Valérie Jarrett, la conscience d’Obama

Stéphanie Fontenoy Publié le - Mis à jour le

International Correspondante à New York

A la Maison-Blanche, ce n’est pas l’homme qui raccompagne la femme chez elle, mais l’inverse. Une tâche que Valérie Jarrett assume plusieurs fois par semaine. La conseillère spéciale emboîte le pas du président jusque dans ses appartements privés. Cette influente avocate de cinq ans son aînée, qui avait introduit Barack Obama auprès de l’intelligentsia noire de Chicago, ne lâche plus le "commander in chief" d’une semelle.

Dans l’aile ouest de la Maison-Blanche, centre du pouvoir, Mme Jarrett est sur tous les fronts, petits et grands. Signe de son importance stratégique, elle occupe le même bureau qu’Hillary Clinton du temps de Bill et que Karl Rove, du temps de George W. Bush.

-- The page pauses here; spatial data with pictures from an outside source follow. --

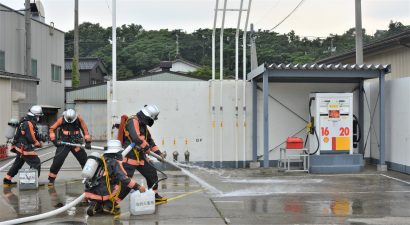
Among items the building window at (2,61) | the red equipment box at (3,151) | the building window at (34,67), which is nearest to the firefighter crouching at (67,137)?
the red equipment box at (3,151)

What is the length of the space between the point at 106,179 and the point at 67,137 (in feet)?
13.2

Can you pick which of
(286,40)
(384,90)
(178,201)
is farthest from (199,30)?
(178,201)

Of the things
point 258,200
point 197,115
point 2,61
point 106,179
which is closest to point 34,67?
point 2,61

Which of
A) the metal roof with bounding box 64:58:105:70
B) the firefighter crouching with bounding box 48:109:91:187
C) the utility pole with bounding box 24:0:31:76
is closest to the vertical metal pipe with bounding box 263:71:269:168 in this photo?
the firefighter crouching with bounding box 48:109:91:187

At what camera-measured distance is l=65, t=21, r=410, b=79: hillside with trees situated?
43469 millimetres

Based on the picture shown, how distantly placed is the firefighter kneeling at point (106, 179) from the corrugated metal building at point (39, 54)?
46.3 feet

Si M. Rove a été surnommé le "cerveau" de Bush Junior, cette Afro-américaine aux idées libérales est la conscience de Barak Obama. Son rôle est de rappeler à l’homme le plus puissant du monde les principes et convictions qui l’ont fait élire.

A 55 ans, cette mère célibataire détient le titre officiel d’ "assistance du président pour l’engagement public et les affaires intergouvernementales".

Face aux centristes de l’ère clintonienne qui forment une bonne partie de l’administration actuelle, Valérie Jarrett défend un agenda strictement de gauche, ce qui déclenche quelques hostilités au sein du noyeau dur autour du président Obama. Son influence s’étend de la crise financière à la santé, du mariage gay à l’immigration et aux opérations de levée de fond, sans oublier les listes d’invités officiels, qui doivent obligatoirement obtenir son feu vert. C’est à son invitation par exemple que l’économiste Paul Volcker, un personnage très marqué à gauche et partisan de mesures musclées envers Wall Street, est devenu, en pleine crise financière, le directeur du Conseil pour la reconstruction économique de la Maison-Blanche. L’homme a ainsi pu peser sur la réforme bancaire de 2010, une initiative qui a valu à Valérie Jarrett les critiques acerbes de milieux des affaires.

D’autres attaques ont suivi cette année, lors du bras de fer qui a opposé l’Eglise catholique à l’administration Obama dans le dossier de la prise en charge obligatoire du remboursement de la pilule contraceptive dans les polices d’assurance de tous les employeurs, mêmes ceux opposés à cette pratique, comme les universités ou hôpitaux catholiques. Face au lever de bouclier des évêques, la Maison-Blanche avait dû faire partiellement marche arrière. Un échec attribué à la conseillère en chef, qui avait défendu bec et ongles ce qui est pour elle un droit fondamental des femmes à disposer de leur corps.

En 1991, alors qu’elle est directrice adjoint du cabinet de l’ancien maire de Chicago Richard Daley, elle recrute Michelle Robinson, qui deviendra Mme Obama. Issue d’une famille influente de Chicago, elle va prendre le couple sous son aile et sera une force majeure dans la première campagne électorale de Barack Obama pour le Sénat de l’Illinois, siège qu’il décroche en 1997.

Fidèle entre les fidèles, Valérie Jarrett est parfois vue comme une figure maternelle, sorte de mère spirituelle, pour ce président métis en quête d’identité. Mais son autorité sur le milieu clos de la présidence lui donne aussi mauvaise presse. Les médias républicains en ont fait leur souffre-douleur, la taxant de "Tzarine communiste" qui aurait installé des pratiques corrompues à Washington. Ils retiennent ainsi la signature de Valérie Jarrett sur un prêt fédéral garanti de 500 millions de dollars à la firme de panneaux solaires Solyndra, dont George Kaiser, un des principaux investisseurs est aussi un important donateur démocrate. Le "gaspillage" d’argent public suite à la faillite de Solyndra est une des refrains favoris de la campagne de Mitt Romney.